POS-442 DISCOVERY OF CHK-336: A FIRST-IN-CLASS, LIVER-TARGETED, SMALL MOLECULE INHIBITOR OF LACTATE DEHYDROGENASE FOR THE TREATMENT OF PRIMARY HYPEROXALURIA

Abstract

Primary hyperoxalurias (PH) 1-3 are a group of autosomal recessive disorders involving excess hepatic oxalate production and result in frequent kidney stone formation, progressive CKD and in its most severe form, PH1 can lead to ESRD at a young age. Few therapeutic options currently exist for these patients. Lactate dehydrogenase (LDH) catalyzes the final and only committed step in hepatic oxalate synthesis and therefore represents a potential therapeutic target for all forms of PH. Herein we describe the profile of a potent, highly selective small molecule LDH inhibitor which effectively lowers urinary oxalate in a mouse PH1 model and demonstrates an excellent preclinical pharmacokinetic and safety profile. CHK-336 was evaluated in biochemical and cellular LDH activity assays across species and in vivo models of hyperoxaluria, including a novel PH1 mouse generated by Agxt deletion using CRISPR/Cas9. Additional characterization of drug properties, including off-target activities, ADME, safety pharmacology and toxicity in rodents was also performed. CHK-336 demonstrates potent and selective inhibition of LDH in human enzyme assays (IC50 = 0.4 nM) and in cryopreserved hepatocyte assays across species (IC50 = 80 – 131 nM). To minimize the potential for extra-hepatic LDH inhibition, a liver-targeted tissue distribution profile was engineered into the molecule. CHK-336 demonstrates exceptional liver-targeting across species at therapeutic doses (liver/plasma ratio, ~150 (rat, mouse) to >750 (cyno)) and active uptake into rat, cyno and human hepatocytes. Liver targeting is mediated by OATP-uptake into hepatocytes and tight binding to LDH results in a long liver half-life via target-mediated drug disposition that supports once-daily oral dosing.
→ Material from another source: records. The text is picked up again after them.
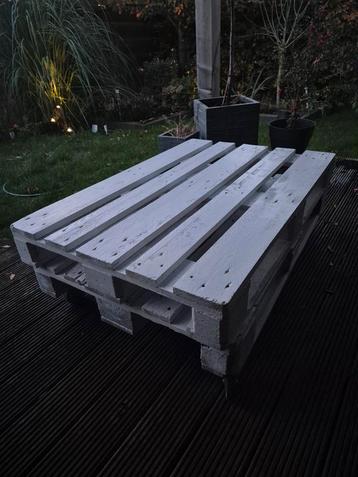 Salontafel van 2 europallets beschikbaar voor biedingen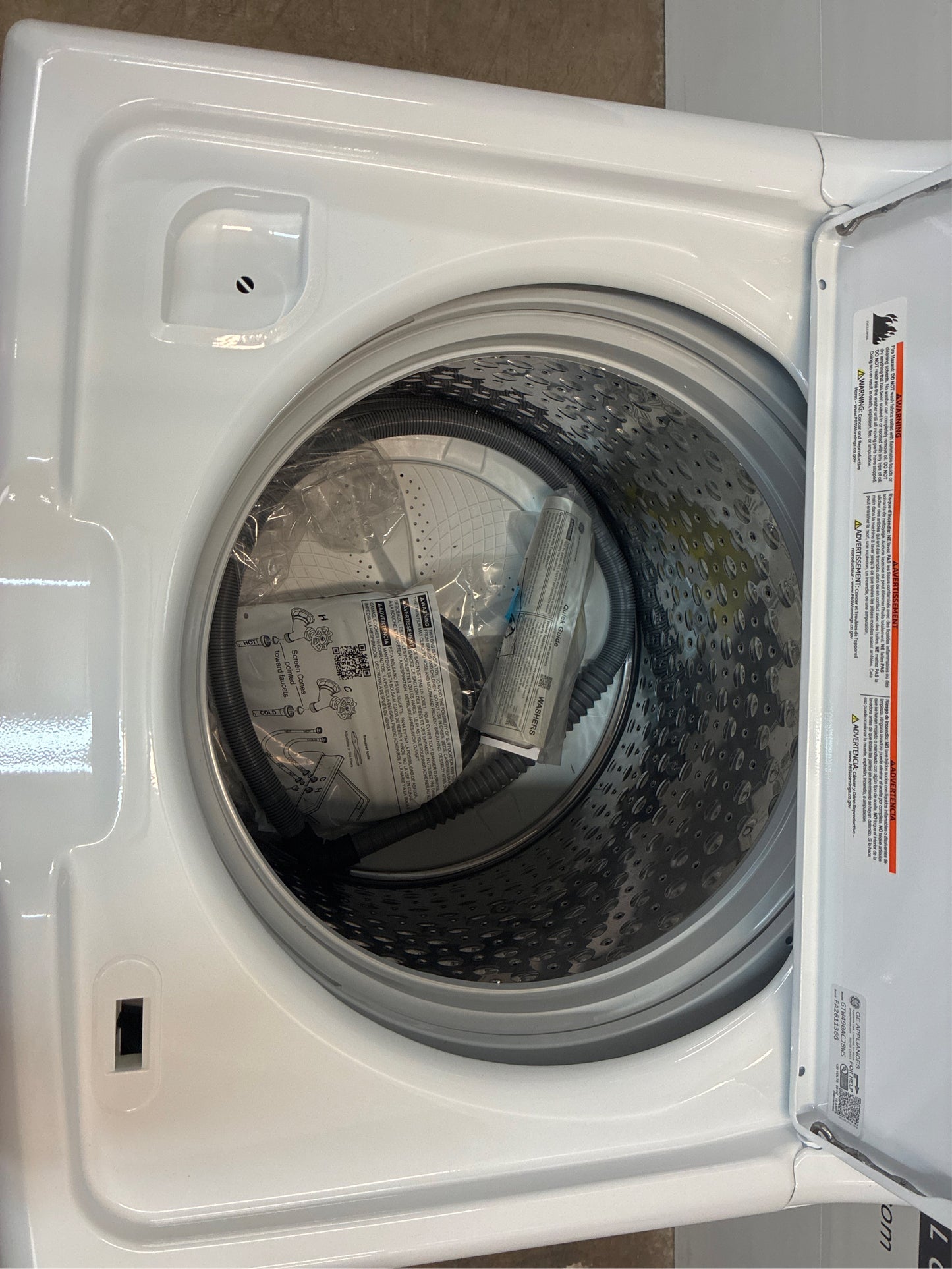 GE 4-cu ft Agitator Top-Load Washer (White)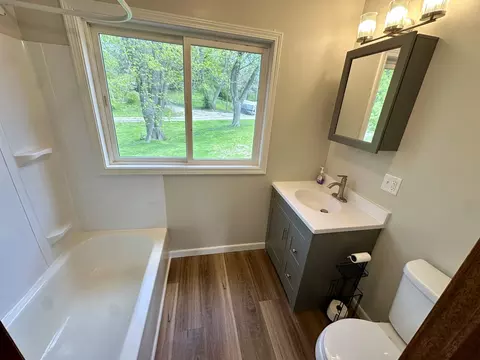 Bath - 35397 N 1st Ave, Ingleside, IL 60041 photo 2 of 2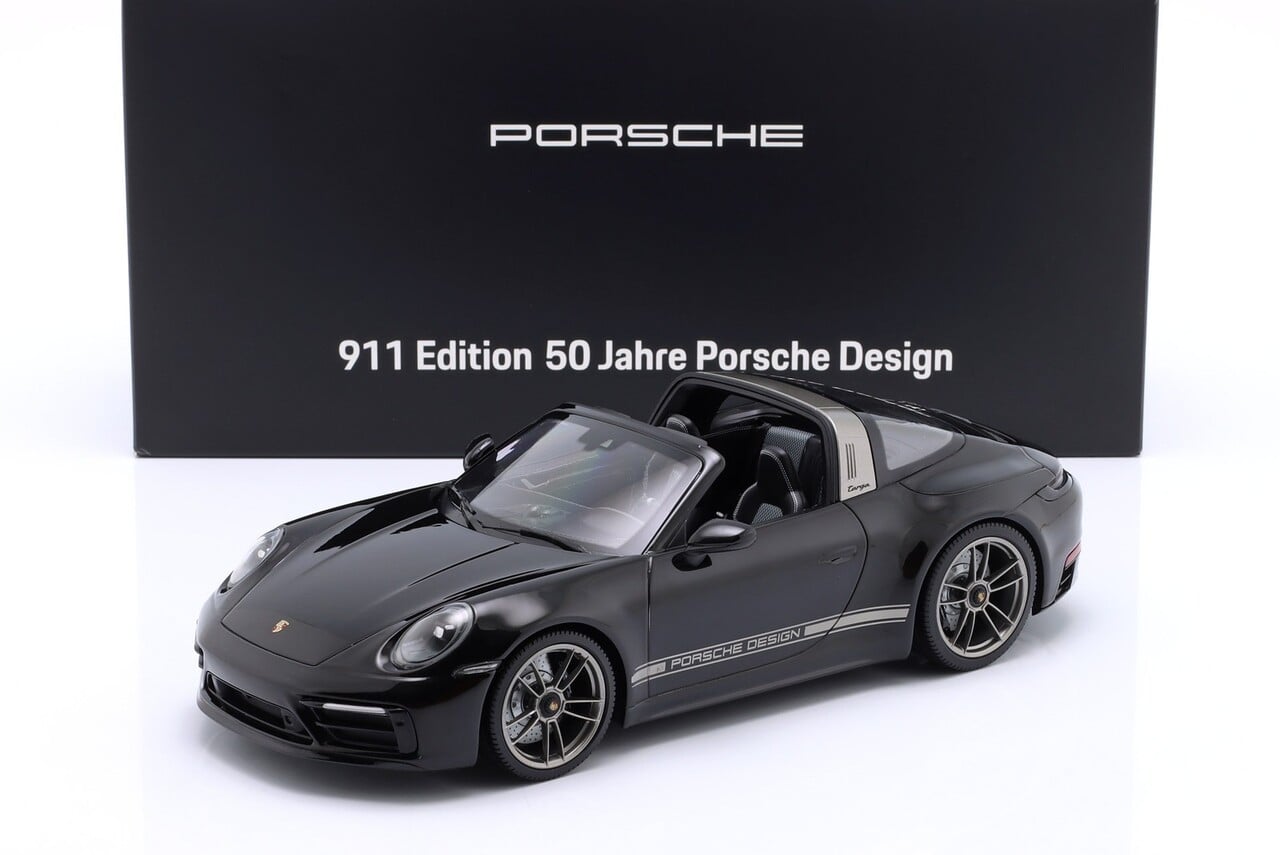 Porsche Porsche 911 Targa 4 GTS (992) 50 Jahre Porsche Design Edition - 1:18 - Minichamps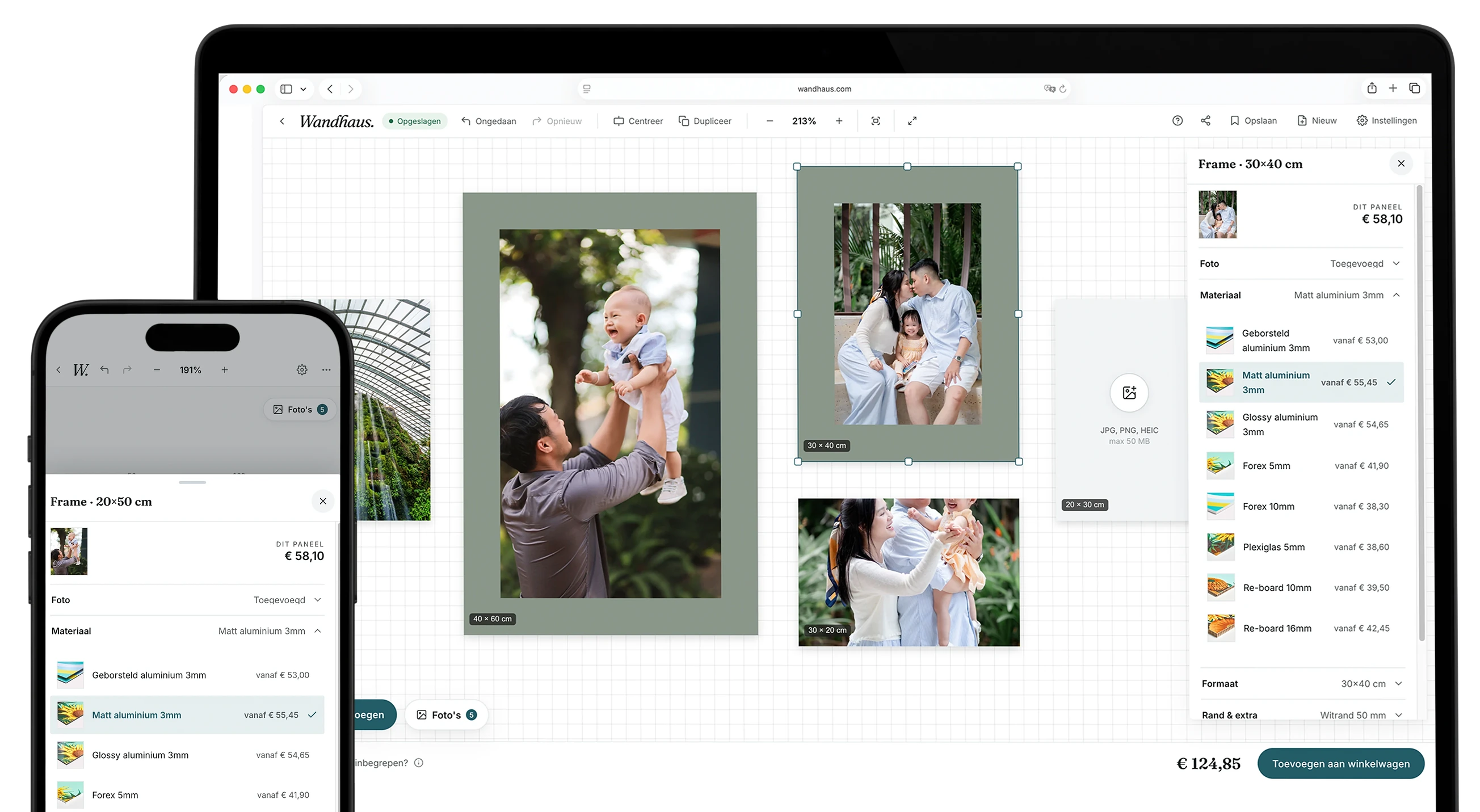 De Wandhaus collagebouwer op laptop en telefoon: familiefoto's als panelen op een digitale muur, met per paneel het formaat, het materiaal en de prijs.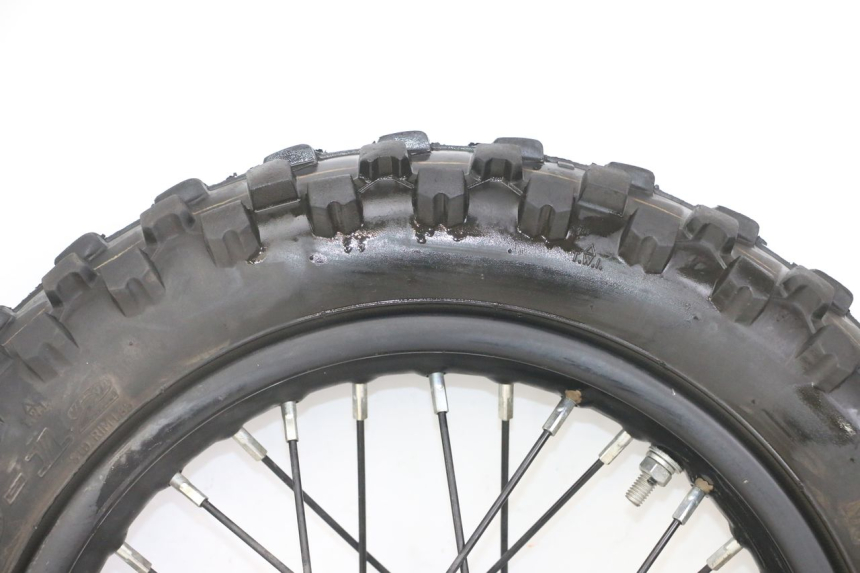 photo de REAR RIM AND TIRE APOLLO RXF 125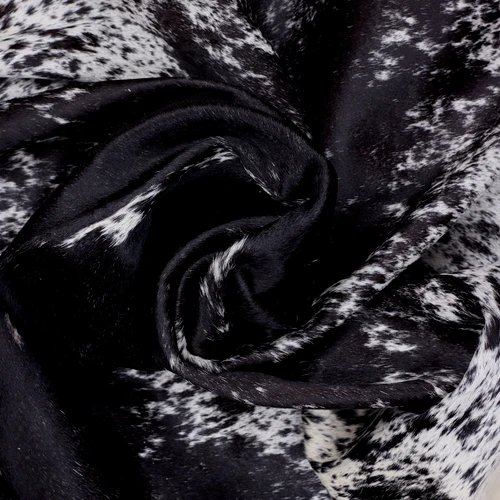 Black And White Cowhide Rug NOV26-240 (200cm x 180cm)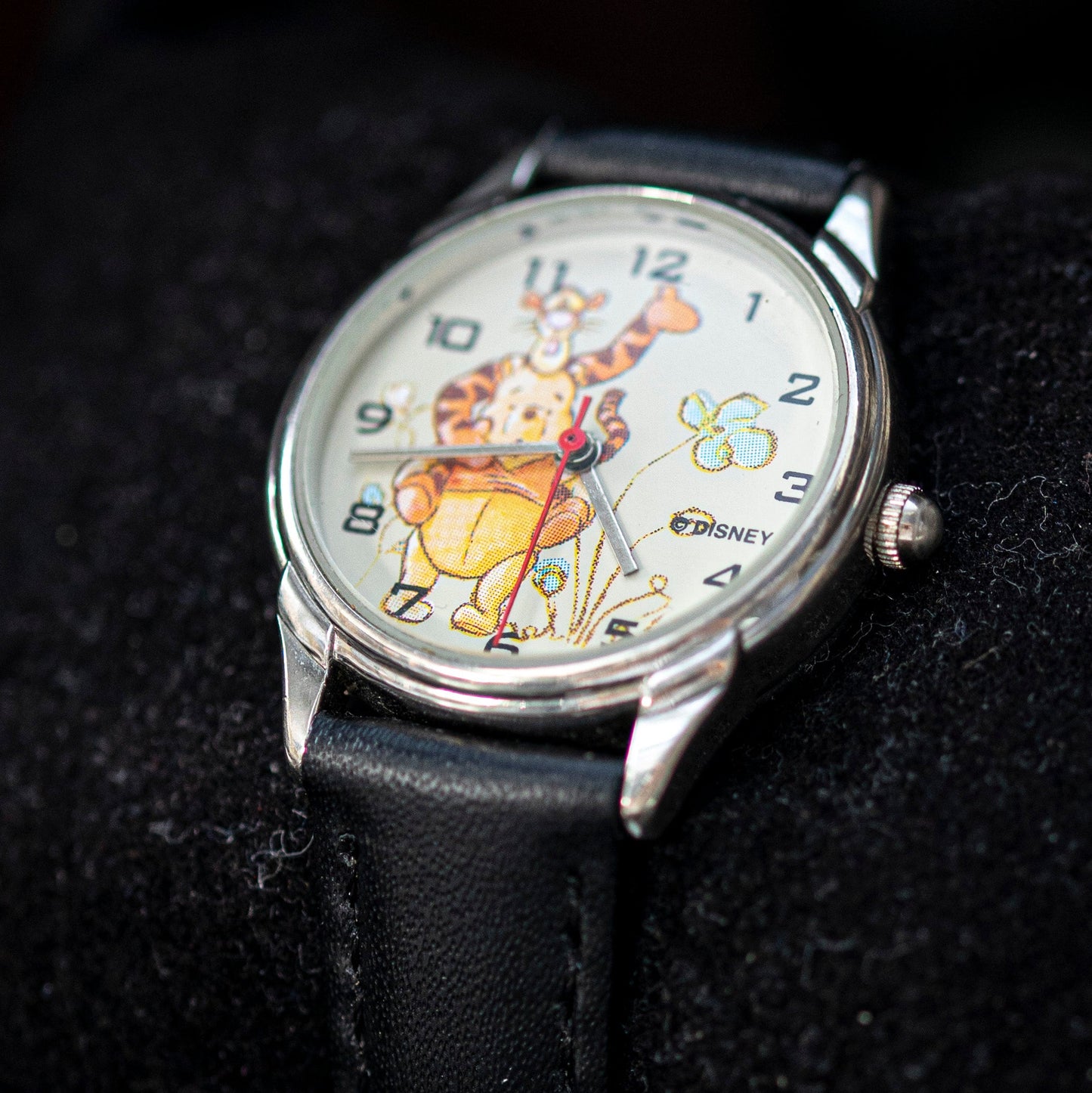 DISNEY WINNIE THE POOH STEEL QUARTZ WATCH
Furthermore, CHK-336 demonstrates a favourable off-target safety and ADME profile with minimal risk of important drug/drug interactions. In the PH1 mouse model, CHK-336 produced significant and dose-dependent reductions in urinary oxalate at low, once-daily oral doses to levels observed in wild-type mice. Wide safety margins were established in rodent toxicity studies to support continued development of CHK-336. By potently blocking LDH, the terminal step in hepatic oxalate synthesis, along with the engineering of a liver-targeted tissue distribution profile, CHK-336 is a promising oral small molecule development candidate with the potential to treat patients with hyperoxaluria.